An International Management Applications Paper – Research in Motion (RIM) Title of Article:“Time to Pick BlackBerry Again? ” Source and Date:The Wall Street Journal NOVEMBER 9, 2010, 1:44 P. M. ET Author:MARTIN PEERS Summary of Article: This article talks about why Blackberry maker RIM may still have hope in the smartphone industry; meanwhile acknowledging that there is no longer any debate that BlackBerry is yesterday’s technology. According to the article, RIM’s once irrefutable position among business and government customers shows signs of eroding, as rivals like iPhone maker Apple make inroads.
Competitive pressure in the U. S. is likely to increase if, as expected, Verizon Communications’ majority-owned Verizon Wireless starts selling the iPhone next year. RIM’s share of the smartphone market fell to 15. 3% in the third quarter. In this environment, the impact of any piece of bad news is magnified. Hence RIM’s Friday stock drop on news of Dell’s unsurprising decision to replace BlackBerrys in its work force with its own phone. However, perceptions about RIM’s technology competence could change quickly once its PlayBook tablet hits the market next year.
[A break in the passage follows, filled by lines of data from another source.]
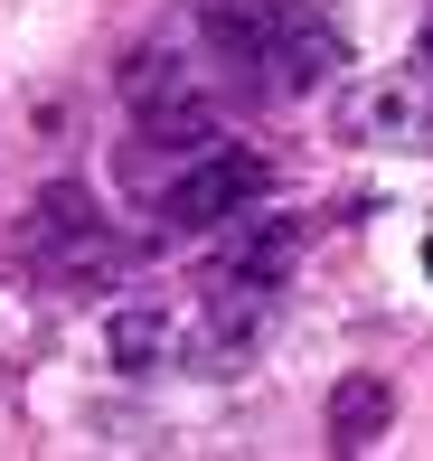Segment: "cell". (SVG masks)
<instances>
[{"label":"cell","instance_id":"52a82bcc","mask_svg":"<svg viewBox=\"0 0 433 461\" xmlns=\"http://www.w3.org/2000/svg\"><path fill=\"white\" fill-rule=\"evenodd\" d=\"M293 255H302V217H245L236 236H226V274H236V283H264V292L293 274Z\"/></svg>","mask_w":433,"mask_h":461},{"label":"cell","instance_id":"8992f818","mask_svg":"<svg viewBox=\"0 0 433 461\" xmlns=\"http://www.w3.org/2000/svg\"><path fill=\"white\" fill-rule=\"evenodd\" d=\"M386 424H396V386L386 376H339L329 386V443L339 452H377Z\"/></svg>","mask_w":433,"mask_h":461},{"label":"cell","instance_id":"ba28073f","mask_svg":"<svg viewBox=\"0 0 433 461\" xmlns=\"http://www.w3.org/2000/svg\"><path fill=\"white\" fill-rule=\"evenodd\" d=\"M415 67H433V29H424V38H415Z\"/></svg>","mask_w":433,"mask_h":461},{"label":"cell","instance_id":"5b68a950","mask_svg":"<svg viewBox=\"0 0 433 461\" xmlns=\"http://www.w3.org/2000/svg\"><path fill=\"white\" fill-rule=\"evenodd\" d=\"M179 339H189V330H179V311H160V302H132V311L104 321V358L122 376H160V367L179 358Z\"/></svg>","mask_w":433,"mask_h":461},{"label":"cell","instance_id":"7a4b0ae2","mask_svg":"<svg viewBox=\"0 0 433 461\" xmlns=\"http://www.w3.org/2000/svg\"><path fill=\"white\" fill-rule=\"evenodd\" d=\"M264 188H274V160H264V151H245V141H208L198 160H179V179L151 198V217L170 226V236H208V226L245 217Z\"/></svg>","mask_w":433,"mask_h":461},{"label":"cell","instance_id":"6da1fadb","mask_svg":"<svg viewBox=\"0 0 433 461\" xmlns=\"http://www.w3.org/2000/svg\"><path fill=\"white\" fill-rule=\"evenodd\" d=\"M189 19L255 95H311L348 67V38L311 0H189Z\"/></svg>","mask_w":433,"mask_h":461},{"label":"cell","instance_id":"3957f363","mask_svg":"<svg viewBox=\"0 0 433 461\" xmlns=\"http://www.w3.org/2000/svg\"><path fill=\"white\" fill-rule=\"evenodd\" d=\"M29 255L57 264V274H122L141 245L113 236V217L95 207V188L57 179V188H38V198H29Z\"/></svg>","mask_w":433,"mask_h":461},{"label":"cell","instance_id":"277c9868","mask_svg":"<svg viewBox=\"0 0 433 461\" xmlns=\"http://www.w3.org/2000/svg\"><path fill=\"white\" fill-rule=\"evenodd\" d=\"M339 132L377 141V151H433V86L424 76H377V86L339 95Z\"/></svg>","mask_w":433,"mask_h":461},{"label":"cell","instance_id":"9c48e42d","mask_svg":"<svg viewBox=\"0 0 433 461\" xmlns=\"http://www.w3.org/2000/svg\"><path fill=\"white\" fill-rule=\"evenodd\" d=\"M424 274H433V245H424Z\"/></svg>","mask_w":433,"mask_h":461}]
</instances>
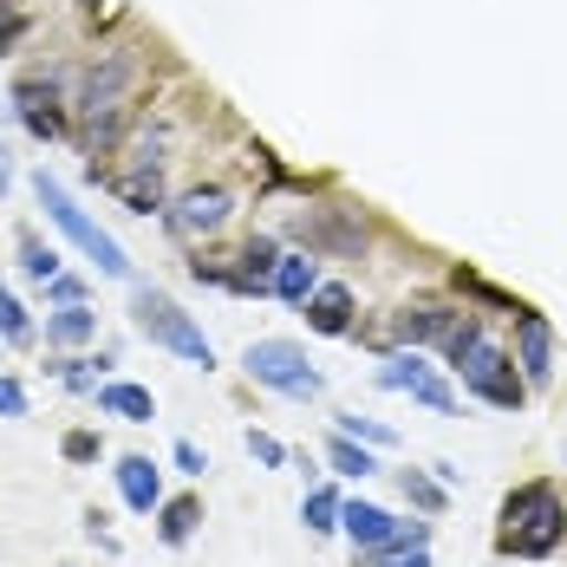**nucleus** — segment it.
<instances>
[{
	"label": "nucleus",
	"instance_id": "a878e982",
	"mask_svg": "<svg viewBox=\"0 0 567 567\" xmlns=\"http://www.w3.org/2000/svg\"><path fill=\"white\" fill-rule=\"evenodd\" d=\"M404 496H411L417 509H444V483H431V476H417V470H404Z\"/></svg>",
	"mask_w": 567,
	"mask_h": 567
},
{
	"label": "nucleus",
	"instance_id": "f03ea898",
	"mask_svg": "<svg viewBox=\"0 0 567 567\" xmlns=\"http://www.w3.org/2000/svg\"><path fill=\"white\" fill-rule=\"evenodd\" d=\"M567 535V509L561 496H555V483H528V489H515L509 503H503V548L522 555V561H542V555H555Z\"/></svg>",
	"mask_w": 567,
	"mask_h": 567
},
{
	"label": "nucleus",
	"instance_id": "9d476101",
	"mask_svg": "<svg viewBox=\"0 0 567 567\" xmlns=\"http://www.w3.org/2000/svg\"><path fill=\"white\" fill-rule=\"evenodd\" d=\"M300 241H307V255H359L365 248V228L352 223L346 209H313L300 223Z\"/></svg>",
	"mask_w": 567,
	"mask_h": 567
},
{
	"label": "nucleus",
	"instance_id": "2f4dec72",
	"mask_svg": "<svg viewBox=\"0 0 567 567\" xmlns=\"http://www.w3.org/2000/svg\"><path fill=\"white\" fill-rule=\"evenodd\" d=\"M7 183H13V164H7V151H0V189H7Z\"/></svg>",
	"mask_w": 567,
	"mask_h": 567
},
{
	"label": "nucleus",
	"instance_id": "412c9836",
	"mask_svg": "<svg viewBox=\"0 0 567 567\" xmlns=\"http://www.w3.org/2000/svg\"><path fill=\"white\" fill-rule=\"evenodd\" d=\"M340 496H333V489H307V503H300V522H307V528H313V535H333V528H340Z\"/></svg>",
	"mask_w": 567,
	"mask_h": 567
},
{
	"label": "nucleus",
	"instance_id": "a211bd4d",
	"mask_svg": "<svg viewBox=\"0 0 567 567\" xmlns=\"http://www.w3.org/2000/svg\"><path fill=\"white\" fill-rule=\"evenodd\" d=\"M320 287V275H313V255H281V268H275V293L281 300H293V307H307V293Z\"/></svg>",
	"mask_w": 567,
	"mask_h": 567
},
{
	"label": "nucleus",
	"instance_id": "423d86ee",
	"mask_svg": "<svg viewBox=\"0 0 567 567\" xmlns=\"http://www.w3.org/2000/svg\"><path fill=\"white\" fill-rule=\"evenodd\" d=\"M241 365H248V379L255 385H268V392H287V398H320V372L307 365V352L293 340H255L241 352Z\"/></svg>",
	"mask_w": 567,
	"mask_h": 567
},
{
	"label": "nucleus",
	"instance_id": "4be33fe9",
	"mask_svg": "<svg viewBox=\"0 0 567 567\" xmlns=\"http://www.w3.org/2000/svg\"><path fill=\"white\" fill-rule=\"evenodd\" d=\"M327 456H333V470H340V476H372V470H379V463H372V451H365L359 437H346V431H333Z\"/></svg>",
	"mask_w": 567,
	"mask_h": 567
},
{
	"label": "nucleus",
	"instance_id": "6ab92c4d",
	"mask_svg": "<svg viewBox=\"0 0 567 567\" xmlns=\"http://www.w3.org/2000/svg\"><path fill=\"white\" fill-rule=\"evenodd\" d=\"M92 333H99V320H92V313H85L79 300H65L53 320H47V340H53V346H85Z\"/></svg>",
	"mask_w": 567,
	"mask_h": 567
},
{
	"label": "nucleus",
	"instance_id": "cd10ccee",
	"mask_svg": "<svg viewBox=\"0 0 567 567\" xmlns=\"http://www.w3.org/2000/svg\"><path fill=\"white\" fill-rule=\"evenodd\" d=\"M59 451H65V463H92V456H99V437H92V431H65Z\"/></svg>",
	"mask_w": 567,
	"mask_h": 567
},
{
	"label": "nucleus",
	"instance_id": "ddd939ff",
	"mask_svg": "<svg viewBox=\"0 0 567 567\" xmlns=\"http://www.w3.org/2000/svg\"><path fill=\"white\" fill-rule=\"evenodd\" d=\"M117 196L137 209V216H151L157 203H164V171H157V137L144 144V157H137V171L131 176H117Z\"/></svg>",
	"mask_w": 567,
	"mask_h": 567
},
{
	"label": "nucleus",
	"instance_id": "aec40b11",
	"mask_svg": "<svg viewBox=\"0 0 567 567\" xmlns=\"http://www.w3.org/2000/svg\"><path fill=\"white\" fill-rule=\"evenodd\" d=\"M196 522H203V503H196V496H176V503H164V522H157V535H164L171 548H183V542L196 535Z\"/></svg>",
	"mask_w": 567,
	"mask_h": 567
},
{
	"label": "nucleus",
	"instance_id": "c756f323",
	"mask_svg": "<svg viewBox=\"0 0 567 567\" xmlns=\"http://www.w3.org/2000/svg\"><path fill=\"white\" fill-rule=\"evenodd\" d=\"M176 470H189V476H203V470H209V456H203L196 444H189V437H183V444H176Z\"/></svg>",
	"mask_w": 567,
	"mask_h": 567
},
{
	"label": "nucleus",
	"instance_id": "5701e85b",
	"mask_svg": "<svg viewBox=\"0 0 567 567\" xmlns=\"http://www.w3.org/2000/svg\"><path fill=\"white\" fill-rule=\"evenodd\" d=\"M0 340H7V346H27V340H33V320H27V307L7 293V281H0Z\"/></svg>",
	"mask_w": 567,
	"mask_h": 567
},
{
	"label": "nucleus",
	"instance_id": "dca6fc26",
	"mask_svg": "<svg viewBox=\"0 0 567 567\" xmlns=\"http://www.w3.org/2000/svg\"><path fill=\"white\" fill-rule=\"evenodd\" d=\"M340 528L352 535V548H385L398 522L379 509V503H346V509H340Z\"/></svg>",
	"mask_w": 567,
	"mask_h": 567
},
{
	"label": "nucleus",
	"instance_id": "7c9ffc66",
	"mask_svg": "<svg viewBox=\"0 0 567 567\" xmlns=\"http://www.w3.org/2000/svg\"><path fill=\"white\" fill-rule=\"evenodd\" d=\"M379 567H431V555H424V548H411V555H392V561H379Z\"/></svg>",
	"mask_w": 567,
	"mask_h": 567
},
{
	"label": "nucleus",
	"instance_id": "6e6552de",
	"mask_svg": "<svg viewBox=\"0 0 567 567\" xmlns=\"http://www.w3.org/2000/svg\"><path fill=\"white\" fill-rule=\"evenodd\" d=\"M515 365L535 392L555 379V327L542 313H522V307H515Z\"/></svg>",
	"mask_w": 567,
	"mask_h": 567
},
{
	"label": "nucleus",
	"instance_id": "9b49d317",
	"mask_svg": "<svg viewBox=\"0 0 567 567\" xmlns=\"http://www.w3.org/2000/svg\"><path fill=\"white\" fill-rule=\"evenodd\" d=\"M223 223H228V189H189V196H176V209H171V228L183 241L216 235Z\"/></svg>",
	"mask_w": 567,
	"mask_h": 567
},
{
	"label": "nucleus",
	"instance_id": "4468645a",
	"mask_svg": "<svg viewBox=\"0 0 567 567\" xmlns=\"http://www.w3.org/2000/svg\"><path fill=\"white\" fill-rule=\"evenodd\" d=\"M117 489H124V503L137 515H151L164 503V483H157V463L151 456H117Z\"/></svg>",
	"mask_w": 567,
	"mask_h": 567
},
{
	"label": "nucleus",
	"instance_id": "393cba45",
	"mask_svg": "<svg viewBox=\"0 0 567 567\" xmlns=\"http://www.w3.org/2000/svg\"><path fill=\"white\" fill-rule=\"evenodd\" d=\"M340 431H346V437H359V444H398L392 424H372V417H359V411H346Z\"/></svg>",
	"mask_w": 567,
	"mask_h": 567
},
{
	"label": "nucleus",
	"instance_id": "2eb2a0df",
	"mask_svg": "<svg viewBox=\"0 0 567 567\" xmlns=\"http://www.w3.org/2000/svg\"><path fill=\"white\" fill-rule=\"evenodd\" d=\"M392 333H398L404 346L451 340V333H456V313H451V307H404V313L392 320Z\"/></svg>",
	"mask_w": 567,
	"mask_h": 567
},
{
	"label": "nucleus",
	"instance_id": "39448f33",
	"mask_svg": "<svg viewBox=\"0 0 567 567\" xmlns=\"http://www.w3.org/2000/svg\"><path fill=\"white\" fill-rule=\"evenodd\" d=\"M131 320H137V333H144V340H157L164 352H176V359H189V365H203V372L216 365V346H209V333H203V327L176 307L171 293L144 287V293L131 300Z\"/></svg>",
	"mask_w": 567,
	"mask_h": 567
},
{
	"label": "nucleus",
	"instance_id": "7ed1b4c3",
	"mask_svg": "<svg viewBox=\"0 0 567 567\" xmlns=\"http://www.w3.org/2000/svg\"><path fill=\"white\" fill-rule=\"evenodd\" d=\"M33 196H40V209L53 216V223H59V235H65V241H72V248H79V255H85L92 268H105V275H117V281L131 275L124 248H117L112 235H105V228H99L92 216H85V209H79V203H72V196H65V183H59V176H47V171H40V176H33Z\"/></svg>",
	"mask_w": 567,
	"mask_h": 567
},
{
	"label": "nucleus",
	"instance_id": "b1692460",
	"mask_svg": "<svg viewBox=\"0 0 567 567\" xmlns=\"http://www.w3.org/2000/svg\"><path fill=\"white\" fill-rule=\"evenodd\" d=\"M20 268H27L33 281H53V275H59V255L47 248V241H33V235H20Z\"/></svg>",
	"mask_w": 567,
	"mask_h": 567
},
{
	"label": "nucleus",
	"instance_id": "0eeeda50",
	"mask_svg": "<svg viewBox=\"0 0 567 567\" xmlns=\"http://www.w3.org/2000/svg\"><path fill=\"white\" fill-rule=\"evenodd\" d=\"M379 385H385V392L417 398V404H424V411H437V417H456L451 385H444V379H437V372H431V365L417 359V346H411V352H392V359L379 365Z\"/></svg>",
	"mask_w": 567,
	"mask_h": 567
},
{
	"label": "nucleus",
	"instance_id": "f257e3e1",
	"mask_svg": "<svg viewBox=\"0 0 567 567\" xmlns=\"http://www.w3.org/2000/svg\"><path fill=\"white\" fill-rule=\"evenodd\" d=\"M444 352H451V372L463 379V392H476L483 404H496V411H515L522 404L528 379L515 372L509 352L483 333V320H456V333L444 340Z\"/></svg>",
	"mask_w": 567,
	"mask_h": 567
},
{
	"label": "nucleus",
	"instance_id": "f8f14e48",
	"mask_svg": "<svg viewBox=\"0 0 567 567\" xmlns=\"http://www.w3.org/2000/svg\"><path fill=\"white\" fill-rule=\"evenodd\" d=\"M307 327L327 333V340H340L346 327H352V287H340V281L313 287V293H307Z\"/></svg>",
	"mask_w": 567,
	"mask_h": 567
},
{
	"label": "nucleus",
	"instance_id": "20e7f679",
	"mask_svg": "<svg viewBox=\"0 0 567 567\" xmlns=\"http://www.w3.org/2000/svg\"><path fill=\"white\" fill-rule=\"evenodd\" d=\"M131 59L112 53L105 65H92L85 72V85H79V112H85V151L99 157V151H112L117 131H124V85H131Z\"/></svg>",
	"mask_w": 567,
	"mask_h": 567
},
{
	"label": "nucleus",
	"instance_id": "1a4fd4ad",
	"mask_svg": "<svg viewBox=\"0 0 567 567\" xmlns=\"http://www.w3.org/2000/svg\"><path fill=\"white\" fill-rule=\"evenodd\" d=\"M13 112H20V124L33 131V137H65V105H59V85L53 79H20L13 85Z\"/></svg>",
	"mask_w": 567,
	"mask_h": 567
},
{
	"label": "nucleus",
	"instance_id": "c85d7f7f",
	"mask_svg": "<svg viewBox=\"0 0 567 567\" xmlns=\"http://www.w3.org/2000/svg\"><path fill=\"white\" fill-rule=\"evenodd\" d=\"M0 417H27V392L13 379H0Z\"/></svg>",
	"mask_w": 567,
	"mask_h": 567
},
{
	"label": "nucleus",
	"instance_id": "bb28decb",
	"mask_svg": "<svg viewBox=\"0 0 567 567\" xmlns=\"http://www.w3.org/2000/svg\"><path fill=\"white\" fill-rule=\"evenodd\" d=\"M248 456H255V463H268V470H281L287 444H281V437H268V431H248Z\"/></svg>",
	"mask_w": 567,
	"mask_h": 567
},
{
	"label": "nucleus",
	"instance_id": "f3484780",
	"mask_svg": "<svg viewBox=\"0 0 567 567\" xmlns=\"http://www.w3.org/2000/svg\"><path fill=\"white\" fill-rule=\"evenodd\" d=\"M99 411L105 417H124V424H151L157 417V398L144 385H99Z\"/></svg>",
	"mask_w": 567,
	"mask_h": 567
},
{
	"label": "nucleus",
	"instance_id": "473e14b6",
	"mask_svg": "<svg viewBox=\"0 0 567 567\" xmlns=\"http://www.w3.org/2000/svg\"><path fill=\"white\" fill-rule=\"evenodd\" d=\"M0 13H7V0H0Z\"/></svg>",
	"mask_w": 567,
	"mask_h": 567
}]
</instances>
The device will use software from QNX, recently acquired by RIM. Eventually QNX software is expected to be used in BlackBerry phones as well. Gartner analyst Ken Dulaney goes on to mention in the article that QNX gives RIM a “fresh start” with its operating system. The company could use it to solve its biggest problem: the lack of a touch screen interface as easy to use as the iPhone’s, but it has to show it has the engineering expertise to take advantage of the opportunity.
The article concludes by placing emphasis on the urgency of this taking place without too much delay as rivals like Apple continue to forge ahead consequently leaving RIM with major risks, and lastly that the stock may get cheap enough to deserve a second look. Application of terms and concepts: RIM’s business model is not carrier-friendly. RIM’s arrangements with carriers, which include per-seat and per-BES fees, reflect the strength of its brand and the weakness of competition. Several carriers have expressed the view to us that they would at least like to have an alternative offering in their portfolio alongside BlackBerry.
RIM has a unique offering and strategy according to the article since it was the first company to understand that mobile applications need to be delivered as part of an integrated package, including hardware, software and services, that is both complete and simple to use. RIM’s business model is also a strong weapon against the competition, as it enables its resellers to charge for maintenance and support as part of a subscription, rather than charge an annual fee. This remains RIM’s main strength and weapon against its competitors. Recommendation:
I would think that it’s in the interest of RIM to spend a good amount of their revenue on integration and implementation at the least. For instance, their tablet announcement indicates this is a company that doesn’t spend money when it comes to promotions and innovation. RIM’s share of the smart phone market fell to 15. 3% in the third quarter from 19. 9% a year earlier, according to IDC (International Data Corporation). They need to make their smartphones better and more competitive, not branching out beyond their core competency into other areas where there are already plenty of competitors.
Blackberry was built on providing unique functionality – reliable, secure e-mail that you can get and send from anywhere. That’s not a unique offering anymore. Now they have to compete on the basis of interface, applications, etc. and they are pitted against a lot of bigger and more powerful competitors such as Apple, Microsoft, Motorola, and Google. They need to be nimble and execute perfectly, and going off and building a iPad clone shows they do not have the laser-like focus on their core competency they will need to succeed long-term in this space.
They will hang on for a while at this rate because Blackberry users seem to hold their reservations when it comes to adopting new platforms, but unfortunately I don’t see any basis for them being a serious player in this space in 5 years at this rate. RIM needs to respond with smarter pricing and marketing strategies very soon like the article mentions. Ideally, RIM should aim to price and package its products for different categories of workers as well as for different segments of the market as it does today.